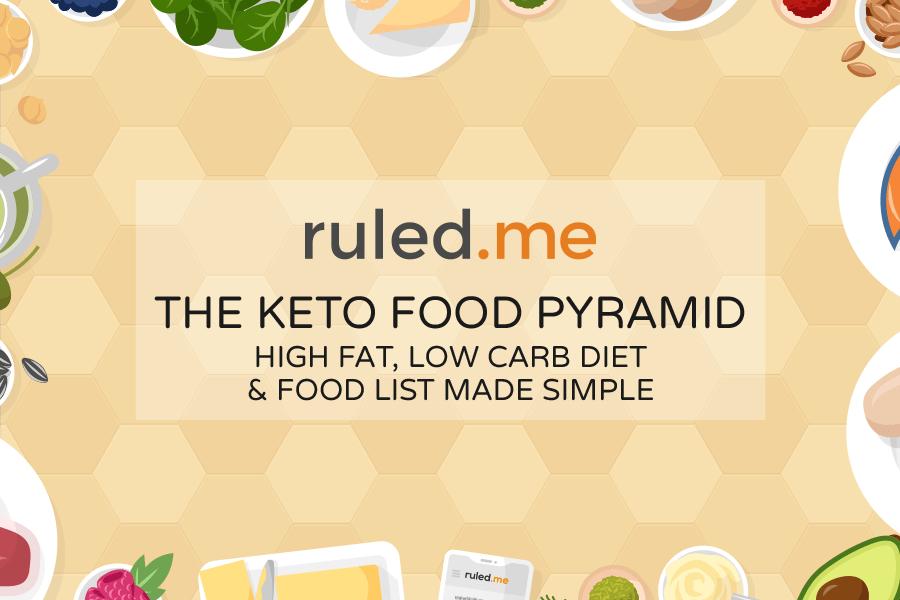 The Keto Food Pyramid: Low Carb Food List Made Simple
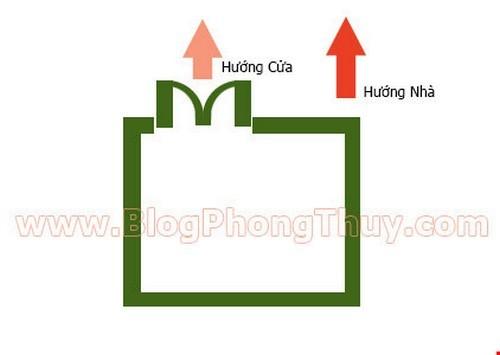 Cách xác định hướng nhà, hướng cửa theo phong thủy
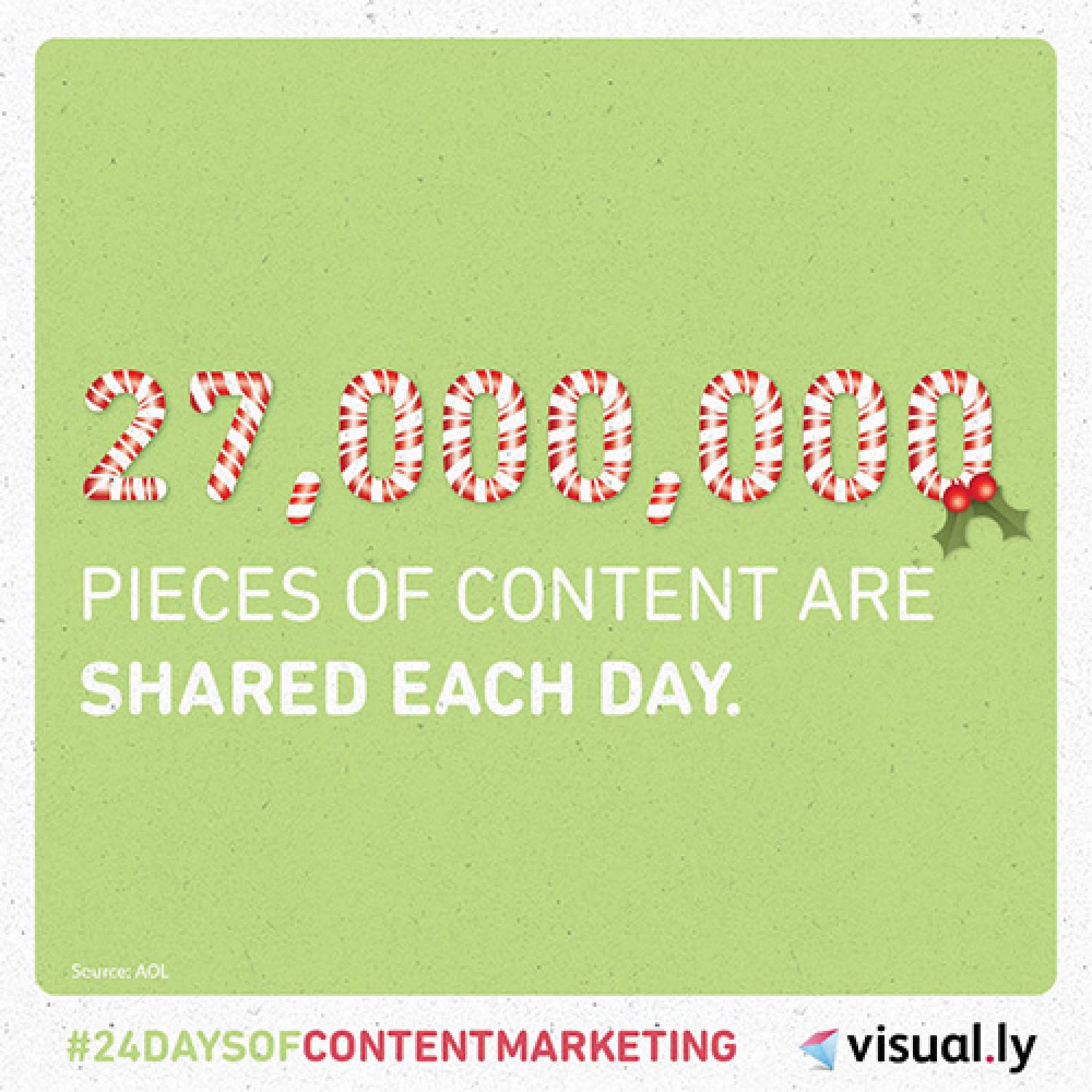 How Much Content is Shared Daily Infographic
----
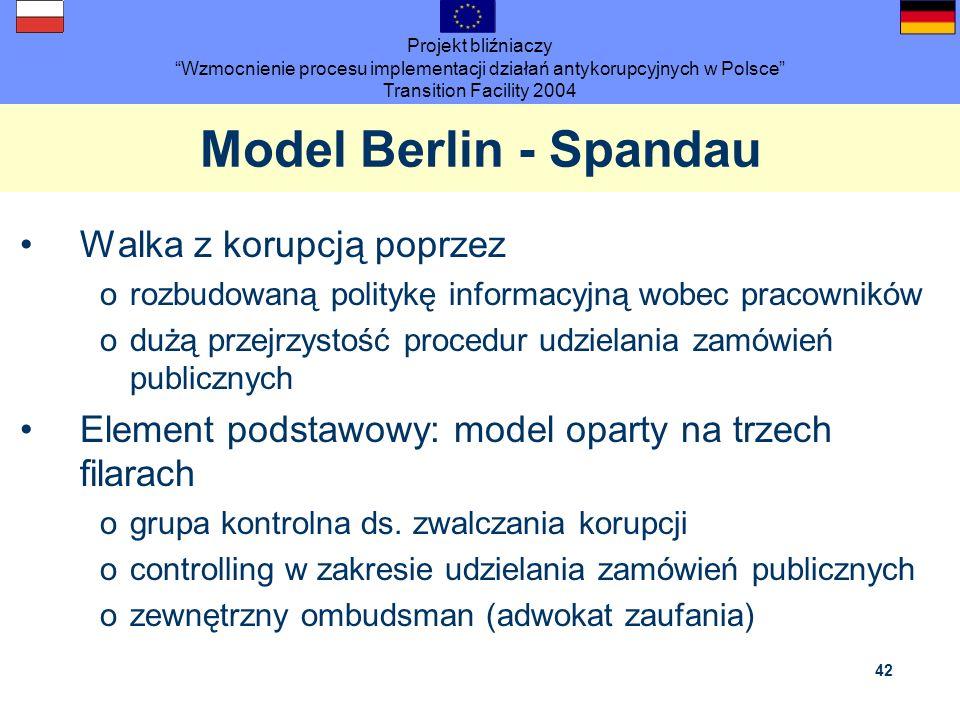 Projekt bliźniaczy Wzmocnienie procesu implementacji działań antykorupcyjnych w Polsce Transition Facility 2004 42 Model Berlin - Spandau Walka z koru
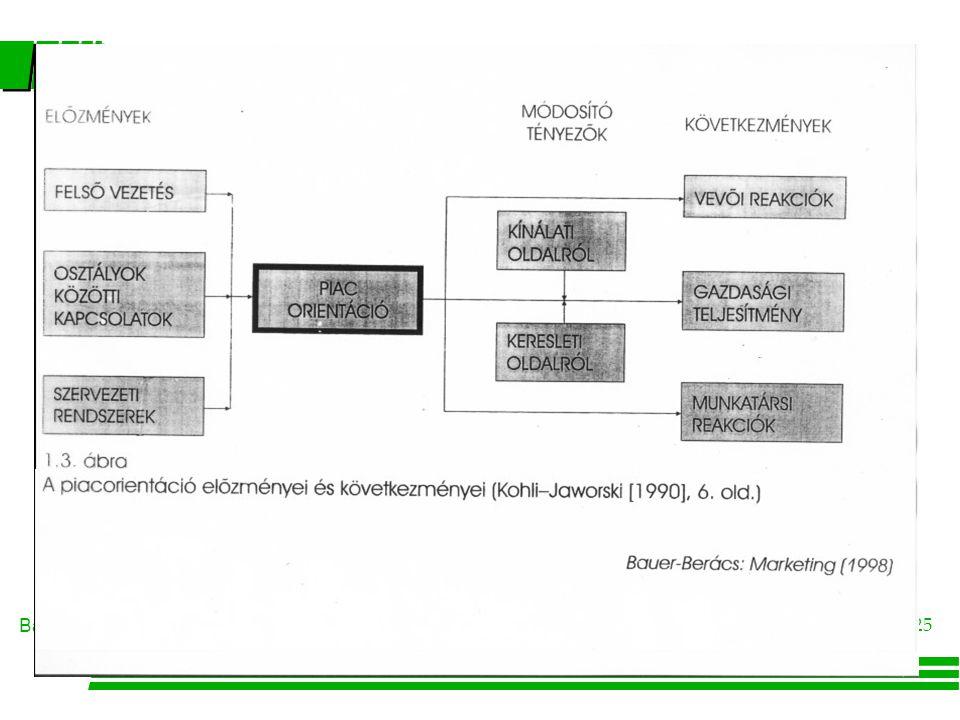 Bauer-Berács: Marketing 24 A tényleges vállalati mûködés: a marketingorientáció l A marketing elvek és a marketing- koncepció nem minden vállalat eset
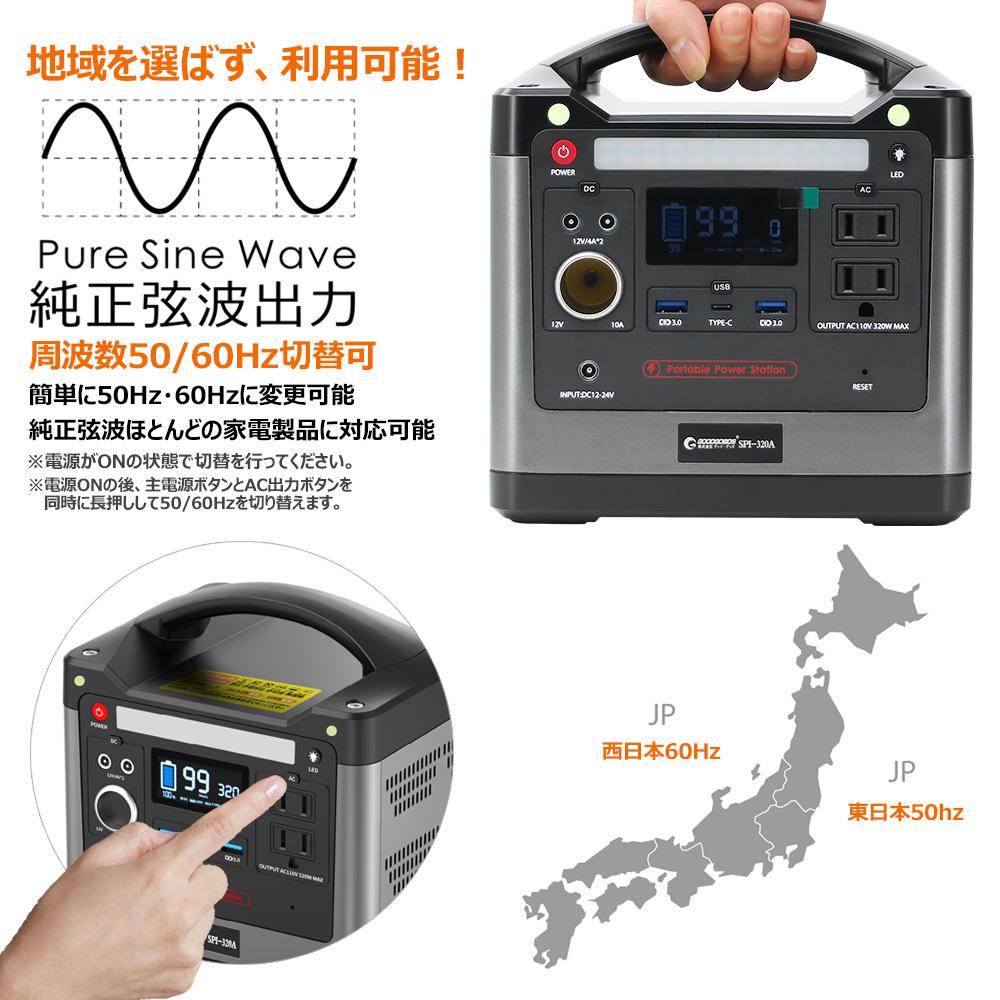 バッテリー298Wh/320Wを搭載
----
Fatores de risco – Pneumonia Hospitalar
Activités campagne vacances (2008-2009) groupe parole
----
EXERCISE DETAILS:
Give again, exactly as written above, every line from the one holding "Projekt bliźniaczy Wzmocnienie" to the one holding "バッテリー298Wh/320Wを搭載", with both ends kept and the pictures left out.

EXERCISE ANSWER:
 Projekt bliźniaczy Wzmocnienie procesu implementacji działań antykorupcyjnych w Polsce Transition Facility 2004 42 Model Berlin - Spandau Walka z koru
 Bauer-Berács: Marketing 24 A tényleges vállalati mûködés: a marketingorientáció l A marketing elvek és a marketing- koncepció nem minden vállalat eset
 バッテリー298Wh/320Wを搭載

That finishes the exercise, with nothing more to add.